Raffi erinnerte sich wieder, warum sie Vazreen Pella immer gemocht hatte. »Danke.«

»Aber es wäre mir lieber, es würde heute um etwas anderes gehen«, sprach Pella weiter. »Du hast in deiner Nachricht Ordeve erwähnt.«

»Ja«, sagte Raffi. »Ich will mehr darüber wissen, was dort vor sich geht.«

»Willst du das wirklich?«, fragte Northey.

»Ja.«

»Ordeve ist eine cardassianische Welt«, sagte er.

»Ich weiß.«

»Warum kommst du dann zu uns in die Abteilung für romulanische Angelegenheiten?«

Weil ich nicht will, dass eure Kollegen aus der anderen Abteilung erfahren, dass ich einen cardassianischen Kriegsverbrecher jage. Weil ich niemanden in Gefahr bringen will …

»Es gibt dort eine romulanische Flüchtlingssiedlung«, erklärte Raffi. »Ich würde gern mehr darüber …«

Zi warf das Padd auf den Tisch. »Oh bitte!«

»Du wirst schon konkreter mit uns sein müssen, wenn du unsere Hilfe willst«, stellte Pella klar.
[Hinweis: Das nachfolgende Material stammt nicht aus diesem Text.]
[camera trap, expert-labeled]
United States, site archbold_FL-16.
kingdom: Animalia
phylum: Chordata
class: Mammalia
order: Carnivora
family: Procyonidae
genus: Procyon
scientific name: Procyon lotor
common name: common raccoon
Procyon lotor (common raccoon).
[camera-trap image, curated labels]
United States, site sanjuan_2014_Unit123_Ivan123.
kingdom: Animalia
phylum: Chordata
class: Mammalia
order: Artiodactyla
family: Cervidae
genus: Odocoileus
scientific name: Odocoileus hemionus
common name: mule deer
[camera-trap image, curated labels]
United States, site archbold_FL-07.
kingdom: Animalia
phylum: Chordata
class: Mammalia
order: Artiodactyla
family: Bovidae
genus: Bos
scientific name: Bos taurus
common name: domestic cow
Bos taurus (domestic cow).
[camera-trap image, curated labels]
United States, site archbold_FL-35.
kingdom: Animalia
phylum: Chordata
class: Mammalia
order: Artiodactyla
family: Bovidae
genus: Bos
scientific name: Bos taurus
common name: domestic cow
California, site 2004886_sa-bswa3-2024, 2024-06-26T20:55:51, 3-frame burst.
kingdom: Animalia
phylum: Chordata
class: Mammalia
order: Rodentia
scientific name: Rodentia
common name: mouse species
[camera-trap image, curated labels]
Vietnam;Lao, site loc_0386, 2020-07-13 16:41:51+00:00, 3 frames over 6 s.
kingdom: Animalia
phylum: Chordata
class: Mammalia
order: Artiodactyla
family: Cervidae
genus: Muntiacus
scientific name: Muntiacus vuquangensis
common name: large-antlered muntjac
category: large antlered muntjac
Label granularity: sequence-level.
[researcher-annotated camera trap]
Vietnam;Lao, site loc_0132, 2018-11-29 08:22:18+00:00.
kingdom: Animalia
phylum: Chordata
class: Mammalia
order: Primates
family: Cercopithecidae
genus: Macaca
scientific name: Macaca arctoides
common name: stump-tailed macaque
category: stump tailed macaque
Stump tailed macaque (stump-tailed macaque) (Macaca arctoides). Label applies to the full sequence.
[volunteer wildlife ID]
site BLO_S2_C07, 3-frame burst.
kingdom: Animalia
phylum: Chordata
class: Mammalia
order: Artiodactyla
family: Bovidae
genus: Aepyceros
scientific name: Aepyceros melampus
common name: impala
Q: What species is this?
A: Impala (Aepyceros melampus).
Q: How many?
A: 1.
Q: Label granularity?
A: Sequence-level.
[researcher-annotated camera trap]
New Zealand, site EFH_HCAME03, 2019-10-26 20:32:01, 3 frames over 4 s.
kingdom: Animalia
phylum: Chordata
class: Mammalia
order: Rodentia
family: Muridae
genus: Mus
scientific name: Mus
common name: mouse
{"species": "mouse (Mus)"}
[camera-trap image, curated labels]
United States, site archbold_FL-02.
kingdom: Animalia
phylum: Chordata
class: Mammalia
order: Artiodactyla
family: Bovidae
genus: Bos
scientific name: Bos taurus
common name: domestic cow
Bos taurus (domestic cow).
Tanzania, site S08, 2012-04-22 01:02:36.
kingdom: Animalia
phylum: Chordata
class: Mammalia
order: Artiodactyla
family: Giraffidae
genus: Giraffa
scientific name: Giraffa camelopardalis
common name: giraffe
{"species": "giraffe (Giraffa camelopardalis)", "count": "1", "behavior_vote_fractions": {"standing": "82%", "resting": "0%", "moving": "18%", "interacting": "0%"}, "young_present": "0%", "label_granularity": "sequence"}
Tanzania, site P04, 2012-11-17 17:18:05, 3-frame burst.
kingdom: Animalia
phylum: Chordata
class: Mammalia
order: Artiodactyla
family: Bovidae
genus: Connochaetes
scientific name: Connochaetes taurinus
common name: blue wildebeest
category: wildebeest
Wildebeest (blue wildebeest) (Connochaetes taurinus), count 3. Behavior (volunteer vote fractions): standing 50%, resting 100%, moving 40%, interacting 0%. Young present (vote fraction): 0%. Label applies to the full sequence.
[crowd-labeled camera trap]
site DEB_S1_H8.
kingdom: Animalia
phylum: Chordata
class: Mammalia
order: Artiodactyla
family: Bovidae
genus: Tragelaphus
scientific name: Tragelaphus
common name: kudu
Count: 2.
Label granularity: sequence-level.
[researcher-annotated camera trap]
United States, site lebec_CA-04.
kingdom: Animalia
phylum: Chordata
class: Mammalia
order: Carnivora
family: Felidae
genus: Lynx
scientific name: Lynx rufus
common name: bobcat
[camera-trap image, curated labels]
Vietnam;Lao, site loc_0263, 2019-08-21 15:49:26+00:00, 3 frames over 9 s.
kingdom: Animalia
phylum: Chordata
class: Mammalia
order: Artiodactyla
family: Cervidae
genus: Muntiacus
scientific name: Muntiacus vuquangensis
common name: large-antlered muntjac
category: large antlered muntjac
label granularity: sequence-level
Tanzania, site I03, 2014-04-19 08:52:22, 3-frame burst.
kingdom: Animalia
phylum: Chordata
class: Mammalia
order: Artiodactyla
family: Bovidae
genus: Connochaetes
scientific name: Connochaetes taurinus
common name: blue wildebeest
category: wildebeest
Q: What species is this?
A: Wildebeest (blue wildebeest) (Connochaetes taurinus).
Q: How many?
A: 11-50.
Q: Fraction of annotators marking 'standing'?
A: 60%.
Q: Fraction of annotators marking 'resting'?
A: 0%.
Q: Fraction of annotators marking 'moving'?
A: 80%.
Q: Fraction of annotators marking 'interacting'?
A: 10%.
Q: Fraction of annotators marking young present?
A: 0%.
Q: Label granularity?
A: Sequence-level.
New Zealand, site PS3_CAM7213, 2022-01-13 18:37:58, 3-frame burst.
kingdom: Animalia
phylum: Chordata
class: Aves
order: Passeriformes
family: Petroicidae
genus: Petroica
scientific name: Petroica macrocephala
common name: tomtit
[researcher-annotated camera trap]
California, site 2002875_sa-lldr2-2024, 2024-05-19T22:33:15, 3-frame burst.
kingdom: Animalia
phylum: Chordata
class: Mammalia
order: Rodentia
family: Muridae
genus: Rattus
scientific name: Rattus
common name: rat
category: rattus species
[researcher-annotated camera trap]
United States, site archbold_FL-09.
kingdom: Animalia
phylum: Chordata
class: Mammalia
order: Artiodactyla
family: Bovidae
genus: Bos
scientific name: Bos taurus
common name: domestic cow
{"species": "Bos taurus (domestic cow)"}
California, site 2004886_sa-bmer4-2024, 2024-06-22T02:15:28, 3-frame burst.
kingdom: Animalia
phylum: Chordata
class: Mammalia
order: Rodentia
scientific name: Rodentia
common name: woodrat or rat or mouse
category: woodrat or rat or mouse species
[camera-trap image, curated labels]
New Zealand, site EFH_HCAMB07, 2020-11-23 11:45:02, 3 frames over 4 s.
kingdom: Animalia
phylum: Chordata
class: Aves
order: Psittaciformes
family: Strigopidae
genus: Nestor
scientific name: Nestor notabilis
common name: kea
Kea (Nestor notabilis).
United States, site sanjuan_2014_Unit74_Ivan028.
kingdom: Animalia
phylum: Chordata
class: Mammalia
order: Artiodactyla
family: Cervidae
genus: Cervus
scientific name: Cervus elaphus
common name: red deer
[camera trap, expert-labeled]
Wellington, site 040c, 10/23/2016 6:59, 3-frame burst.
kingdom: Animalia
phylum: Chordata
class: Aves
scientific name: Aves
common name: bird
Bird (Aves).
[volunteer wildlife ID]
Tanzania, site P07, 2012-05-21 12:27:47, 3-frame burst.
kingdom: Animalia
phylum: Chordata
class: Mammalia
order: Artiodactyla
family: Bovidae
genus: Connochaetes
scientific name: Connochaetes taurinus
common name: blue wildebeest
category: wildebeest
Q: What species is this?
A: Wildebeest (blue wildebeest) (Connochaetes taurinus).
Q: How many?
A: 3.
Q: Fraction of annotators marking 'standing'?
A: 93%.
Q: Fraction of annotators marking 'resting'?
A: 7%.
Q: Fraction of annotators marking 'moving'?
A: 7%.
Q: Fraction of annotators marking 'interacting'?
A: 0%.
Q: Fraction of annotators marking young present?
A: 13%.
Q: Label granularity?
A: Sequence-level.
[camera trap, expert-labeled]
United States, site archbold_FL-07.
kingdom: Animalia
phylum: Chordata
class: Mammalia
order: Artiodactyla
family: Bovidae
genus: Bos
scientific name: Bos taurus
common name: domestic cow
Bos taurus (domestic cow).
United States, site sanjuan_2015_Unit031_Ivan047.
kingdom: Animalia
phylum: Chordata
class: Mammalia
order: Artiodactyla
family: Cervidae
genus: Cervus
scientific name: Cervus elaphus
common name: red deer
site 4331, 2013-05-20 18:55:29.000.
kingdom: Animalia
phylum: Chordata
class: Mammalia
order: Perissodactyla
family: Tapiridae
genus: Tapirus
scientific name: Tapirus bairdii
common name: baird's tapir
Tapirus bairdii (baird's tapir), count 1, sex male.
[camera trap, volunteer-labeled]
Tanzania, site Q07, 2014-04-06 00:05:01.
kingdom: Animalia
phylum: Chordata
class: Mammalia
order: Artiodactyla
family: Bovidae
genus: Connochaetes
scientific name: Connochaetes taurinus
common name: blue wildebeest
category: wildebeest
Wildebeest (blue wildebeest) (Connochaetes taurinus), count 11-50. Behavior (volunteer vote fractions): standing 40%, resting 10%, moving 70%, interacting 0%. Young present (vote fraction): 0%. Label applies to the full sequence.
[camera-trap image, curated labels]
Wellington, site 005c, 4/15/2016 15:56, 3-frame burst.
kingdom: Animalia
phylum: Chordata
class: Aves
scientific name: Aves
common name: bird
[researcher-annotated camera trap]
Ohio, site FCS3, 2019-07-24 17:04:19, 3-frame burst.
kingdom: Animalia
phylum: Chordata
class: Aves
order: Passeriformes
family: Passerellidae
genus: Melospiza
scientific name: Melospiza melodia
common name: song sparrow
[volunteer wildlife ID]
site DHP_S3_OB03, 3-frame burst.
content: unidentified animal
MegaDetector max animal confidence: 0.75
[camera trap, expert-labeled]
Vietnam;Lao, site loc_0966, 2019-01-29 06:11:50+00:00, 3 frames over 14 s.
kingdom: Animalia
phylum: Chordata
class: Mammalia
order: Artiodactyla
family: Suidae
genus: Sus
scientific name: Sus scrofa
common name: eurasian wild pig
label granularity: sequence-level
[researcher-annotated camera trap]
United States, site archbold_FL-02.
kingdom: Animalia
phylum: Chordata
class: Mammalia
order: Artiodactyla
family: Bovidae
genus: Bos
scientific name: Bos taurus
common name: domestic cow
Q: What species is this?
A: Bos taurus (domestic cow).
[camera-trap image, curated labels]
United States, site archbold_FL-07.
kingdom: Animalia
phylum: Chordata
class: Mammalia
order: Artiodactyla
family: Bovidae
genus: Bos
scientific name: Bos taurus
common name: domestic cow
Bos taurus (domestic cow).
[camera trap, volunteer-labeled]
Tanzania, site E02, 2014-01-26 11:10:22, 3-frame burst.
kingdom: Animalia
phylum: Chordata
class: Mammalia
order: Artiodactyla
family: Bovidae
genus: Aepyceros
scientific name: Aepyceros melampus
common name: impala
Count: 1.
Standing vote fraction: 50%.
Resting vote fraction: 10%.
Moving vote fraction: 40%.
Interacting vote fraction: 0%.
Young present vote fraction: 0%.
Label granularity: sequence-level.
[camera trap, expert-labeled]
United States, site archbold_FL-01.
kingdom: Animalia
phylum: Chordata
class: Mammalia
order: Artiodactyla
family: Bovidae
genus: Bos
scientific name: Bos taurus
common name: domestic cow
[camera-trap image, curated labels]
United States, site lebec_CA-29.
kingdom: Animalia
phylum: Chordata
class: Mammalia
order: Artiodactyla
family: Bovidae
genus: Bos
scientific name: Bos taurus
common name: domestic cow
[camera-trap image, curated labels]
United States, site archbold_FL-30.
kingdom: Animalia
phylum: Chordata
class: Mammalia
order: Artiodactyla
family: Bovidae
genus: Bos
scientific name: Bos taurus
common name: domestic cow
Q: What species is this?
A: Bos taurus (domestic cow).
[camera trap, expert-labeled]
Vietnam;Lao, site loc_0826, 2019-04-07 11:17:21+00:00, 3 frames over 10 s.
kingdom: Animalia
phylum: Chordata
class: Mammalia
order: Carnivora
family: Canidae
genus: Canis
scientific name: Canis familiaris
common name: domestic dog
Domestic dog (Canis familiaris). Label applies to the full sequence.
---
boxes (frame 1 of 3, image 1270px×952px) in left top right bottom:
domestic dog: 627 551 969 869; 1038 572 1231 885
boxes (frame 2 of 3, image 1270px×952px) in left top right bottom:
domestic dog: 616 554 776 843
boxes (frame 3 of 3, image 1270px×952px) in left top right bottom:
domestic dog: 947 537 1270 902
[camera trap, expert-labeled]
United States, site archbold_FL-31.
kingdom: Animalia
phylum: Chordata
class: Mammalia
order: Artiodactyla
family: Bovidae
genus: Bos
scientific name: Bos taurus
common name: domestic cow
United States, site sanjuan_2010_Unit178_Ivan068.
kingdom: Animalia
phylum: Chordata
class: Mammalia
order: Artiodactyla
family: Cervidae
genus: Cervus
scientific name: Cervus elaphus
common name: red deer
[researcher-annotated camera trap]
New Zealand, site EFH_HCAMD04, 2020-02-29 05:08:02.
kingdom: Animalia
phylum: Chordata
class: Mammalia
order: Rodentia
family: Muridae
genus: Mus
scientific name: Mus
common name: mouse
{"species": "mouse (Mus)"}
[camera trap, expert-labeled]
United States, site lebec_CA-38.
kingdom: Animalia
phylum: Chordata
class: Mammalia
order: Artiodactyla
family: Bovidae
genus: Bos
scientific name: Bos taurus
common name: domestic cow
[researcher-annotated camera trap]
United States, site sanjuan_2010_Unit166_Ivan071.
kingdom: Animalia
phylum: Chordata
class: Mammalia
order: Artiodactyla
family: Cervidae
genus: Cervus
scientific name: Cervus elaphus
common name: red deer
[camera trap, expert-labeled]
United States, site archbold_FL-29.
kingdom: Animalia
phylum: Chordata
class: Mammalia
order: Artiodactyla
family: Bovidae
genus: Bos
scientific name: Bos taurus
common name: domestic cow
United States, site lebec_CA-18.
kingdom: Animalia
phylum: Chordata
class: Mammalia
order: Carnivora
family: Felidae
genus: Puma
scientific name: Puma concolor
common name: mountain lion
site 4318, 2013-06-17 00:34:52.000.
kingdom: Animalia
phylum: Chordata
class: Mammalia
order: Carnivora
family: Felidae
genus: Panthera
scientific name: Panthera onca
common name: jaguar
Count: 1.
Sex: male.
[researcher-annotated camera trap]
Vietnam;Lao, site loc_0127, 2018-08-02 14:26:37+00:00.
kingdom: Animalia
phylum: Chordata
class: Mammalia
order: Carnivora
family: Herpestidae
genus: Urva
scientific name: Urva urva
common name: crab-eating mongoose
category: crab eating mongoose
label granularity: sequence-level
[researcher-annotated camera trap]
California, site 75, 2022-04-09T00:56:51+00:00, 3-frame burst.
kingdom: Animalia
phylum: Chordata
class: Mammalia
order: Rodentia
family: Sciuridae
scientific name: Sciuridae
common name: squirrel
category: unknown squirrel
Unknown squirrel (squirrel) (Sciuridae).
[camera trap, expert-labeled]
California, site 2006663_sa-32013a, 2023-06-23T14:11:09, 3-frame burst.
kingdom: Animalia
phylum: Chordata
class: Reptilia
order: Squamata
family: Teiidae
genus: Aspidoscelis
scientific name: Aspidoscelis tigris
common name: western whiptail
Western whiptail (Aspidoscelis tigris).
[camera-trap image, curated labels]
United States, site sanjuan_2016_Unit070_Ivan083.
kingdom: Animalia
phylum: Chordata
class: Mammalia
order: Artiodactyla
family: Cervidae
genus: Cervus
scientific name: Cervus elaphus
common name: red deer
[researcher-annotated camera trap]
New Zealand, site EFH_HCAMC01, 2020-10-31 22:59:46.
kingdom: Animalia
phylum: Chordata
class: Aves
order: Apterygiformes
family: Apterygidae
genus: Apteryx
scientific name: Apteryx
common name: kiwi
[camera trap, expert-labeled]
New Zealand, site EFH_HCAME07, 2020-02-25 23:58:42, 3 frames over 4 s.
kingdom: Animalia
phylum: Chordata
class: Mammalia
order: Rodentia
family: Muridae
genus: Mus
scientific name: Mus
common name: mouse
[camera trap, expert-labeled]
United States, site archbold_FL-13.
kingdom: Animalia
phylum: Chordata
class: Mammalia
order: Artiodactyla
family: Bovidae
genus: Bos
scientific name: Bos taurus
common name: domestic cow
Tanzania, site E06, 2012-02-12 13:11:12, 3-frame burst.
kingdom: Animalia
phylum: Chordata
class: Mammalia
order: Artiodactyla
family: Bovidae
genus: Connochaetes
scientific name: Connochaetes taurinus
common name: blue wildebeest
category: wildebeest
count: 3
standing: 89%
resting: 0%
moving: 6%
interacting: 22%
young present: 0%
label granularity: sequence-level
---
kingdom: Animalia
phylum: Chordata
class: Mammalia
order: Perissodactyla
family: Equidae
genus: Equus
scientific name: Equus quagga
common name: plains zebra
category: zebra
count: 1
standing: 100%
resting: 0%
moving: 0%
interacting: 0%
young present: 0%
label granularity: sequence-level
»Okay«, erwiderte Raffi. »In Ordnung. Als Erstes muss ich fragen, was ihr über die Ereignisse auf Ordeve wisst.«

»Was weißt du über die Ereignisse auf Ordeve?«, fragte Northey. »Oder genauer, woher weißt du von den Ereignissen auf Ordeve?«

Raffi zuckte mit den Schultern.

»Wir wissen, woher«, sagte Zi. »Durch Freunde in höchsten Kreisen. Admirals und baldige Vorsitzende.«

»Ich kann helfen«, beteuerte Raffi und lehnte sich vor. »Wirklich, das kann ich. Und was noch viel wichtiger ist, der Admiral will, dass ich helfe. Er hat mich gebeten, hinzufliegen. Wollt ihr ihm sagen, das geht nicht?«

Sie sah zu, wie ihre ehemaligen Kollegen und Freunde Blicke austauschten.

»Da ist dieser Kriegsverbrecher, der auf der Flucht ist«, erklärte Raffi. »Ein gefährlicher Mann. Die Bajoraner wollen ihn und die Cardassianer … reißen sich nicht gerade ein Bein aus, um ihn zu finden. Und für die Föderation ist er ein Schandfleck, den sie gern verschwinden lassen würde. Eure Kollegen drüben bei der Abteilung für cardassianische Angelegenheiten sind in einer Zwickmühle. Eine wichtige Allianz mit den Cardassianern auf der einen Seite, die Verpflichtungen gegenüber den Bajoranern auf der anderen. Für sie ist das äußerst heikel – aber nicht für euch.«

»Du bist sehr gut informiert«, sagte Pella.

»Ich wäre gern noch besser informiert«, entgegnete Raffi.

»Da bin ich mir sicher«, kommentierte Northey.